Barnett Shale in Texas is a Natural Gas Source, not a significant source of oil. Woodford Shale and Fayetteville Shale are also a Natural Gas fields.
"that's not entirely accurate" -CIA director Independence day.
On the western side of the Barnett we are finding oil at depth under the gas shales. Myself and some geosicence students from a major university are making a field trip to the shale in the next couple of weeks to do some practice seismic analysis. This oil is unconventional as its is in a tight pore formations that requires hydraulic fracturing to make the formations permeable. This technology is new and relatively expensive. That being said with oil prices they way they are it is still economical to use hydraulic sand fracturing to get at the oil since the Barnett is a relatively shallow formation coil on tube rigs can be used significantly lowering production costs. some history on the Barnett.

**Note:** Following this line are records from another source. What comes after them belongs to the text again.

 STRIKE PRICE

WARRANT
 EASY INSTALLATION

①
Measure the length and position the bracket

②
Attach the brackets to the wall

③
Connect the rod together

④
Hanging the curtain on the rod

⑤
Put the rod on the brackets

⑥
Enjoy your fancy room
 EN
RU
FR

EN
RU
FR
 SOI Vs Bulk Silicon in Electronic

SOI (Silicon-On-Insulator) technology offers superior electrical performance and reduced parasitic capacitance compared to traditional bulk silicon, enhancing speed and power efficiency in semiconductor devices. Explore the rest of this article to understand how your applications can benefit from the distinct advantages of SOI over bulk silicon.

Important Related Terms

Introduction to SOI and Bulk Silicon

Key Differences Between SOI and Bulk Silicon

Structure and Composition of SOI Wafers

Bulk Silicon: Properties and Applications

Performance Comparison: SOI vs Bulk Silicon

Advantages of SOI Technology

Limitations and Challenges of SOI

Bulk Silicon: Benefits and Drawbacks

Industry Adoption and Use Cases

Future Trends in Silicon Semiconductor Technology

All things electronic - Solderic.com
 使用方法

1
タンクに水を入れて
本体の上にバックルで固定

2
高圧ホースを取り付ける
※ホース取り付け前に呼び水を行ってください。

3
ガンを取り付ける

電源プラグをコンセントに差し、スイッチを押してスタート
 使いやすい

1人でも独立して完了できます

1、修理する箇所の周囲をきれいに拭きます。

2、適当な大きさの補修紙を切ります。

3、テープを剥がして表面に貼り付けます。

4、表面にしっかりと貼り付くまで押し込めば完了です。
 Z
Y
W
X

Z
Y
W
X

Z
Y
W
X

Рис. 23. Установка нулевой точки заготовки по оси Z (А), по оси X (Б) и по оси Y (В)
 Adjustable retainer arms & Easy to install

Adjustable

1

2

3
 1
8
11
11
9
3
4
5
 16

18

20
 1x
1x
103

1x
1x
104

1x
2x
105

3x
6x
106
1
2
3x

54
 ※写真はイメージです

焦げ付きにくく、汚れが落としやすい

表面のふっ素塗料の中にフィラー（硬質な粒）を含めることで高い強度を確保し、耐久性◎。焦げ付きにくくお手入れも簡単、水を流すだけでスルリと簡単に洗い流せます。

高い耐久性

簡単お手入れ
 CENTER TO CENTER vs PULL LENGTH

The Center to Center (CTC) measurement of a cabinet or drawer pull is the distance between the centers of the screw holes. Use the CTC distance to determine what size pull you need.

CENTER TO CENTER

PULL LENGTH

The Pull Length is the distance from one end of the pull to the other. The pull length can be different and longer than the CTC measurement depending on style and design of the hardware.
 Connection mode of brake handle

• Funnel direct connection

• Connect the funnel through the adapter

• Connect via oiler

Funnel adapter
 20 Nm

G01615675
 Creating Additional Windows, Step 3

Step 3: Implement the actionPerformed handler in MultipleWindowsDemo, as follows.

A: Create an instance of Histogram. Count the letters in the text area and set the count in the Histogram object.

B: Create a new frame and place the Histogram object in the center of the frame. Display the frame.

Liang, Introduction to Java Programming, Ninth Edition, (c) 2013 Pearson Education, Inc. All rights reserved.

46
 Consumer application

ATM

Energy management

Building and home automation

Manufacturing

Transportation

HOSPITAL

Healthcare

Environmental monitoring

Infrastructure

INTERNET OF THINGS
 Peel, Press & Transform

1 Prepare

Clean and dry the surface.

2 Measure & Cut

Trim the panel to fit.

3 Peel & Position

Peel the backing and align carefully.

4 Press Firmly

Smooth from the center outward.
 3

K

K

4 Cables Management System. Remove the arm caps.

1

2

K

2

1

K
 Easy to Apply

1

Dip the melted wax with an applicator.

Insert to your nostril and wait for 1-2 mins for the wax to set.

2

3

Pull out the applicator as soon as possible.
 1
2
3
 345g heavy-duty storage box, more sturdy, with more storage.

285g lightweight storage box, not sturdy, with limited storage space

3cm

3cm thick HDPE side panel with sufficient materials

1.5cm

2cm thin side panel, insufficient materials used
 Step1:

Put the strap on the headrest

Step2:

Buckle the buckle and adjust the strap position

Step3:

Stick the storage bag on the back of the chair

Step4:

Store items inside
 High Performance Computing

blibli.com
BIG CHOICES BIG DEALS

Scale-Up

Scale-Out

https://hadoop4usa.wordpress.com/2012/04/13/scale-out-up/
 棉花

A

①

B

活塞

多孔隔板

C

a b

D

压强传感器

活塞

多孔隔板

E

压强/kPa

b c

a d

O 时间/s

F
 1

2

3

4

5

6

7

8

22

The Barnett is a black shale of Mississippian age who's sediments were shed in deep marine anoxic waters off the coast from the former Oouachian mountains that ran from Mexico through Texas to Oklahoma and Arkansas. Being an anoxic basin the fossil carbon was not oxidized and under went petrogenesis. pretty much anywhere you had similar black shales laied down oil and gas would have been produced if the rocks were heated and pressurized to petrogenesis conditions; the source rocks also make a great petroclude since they are not permeable without stimulation. basicly the oil/Ng was produced and could not migrate away from the source rocks. It will just be sitting waiting for someone to fracture the formation and release the overburden pressure.
Have you looked at what is going on in Montague, Clay, and Archer Counties in Texas?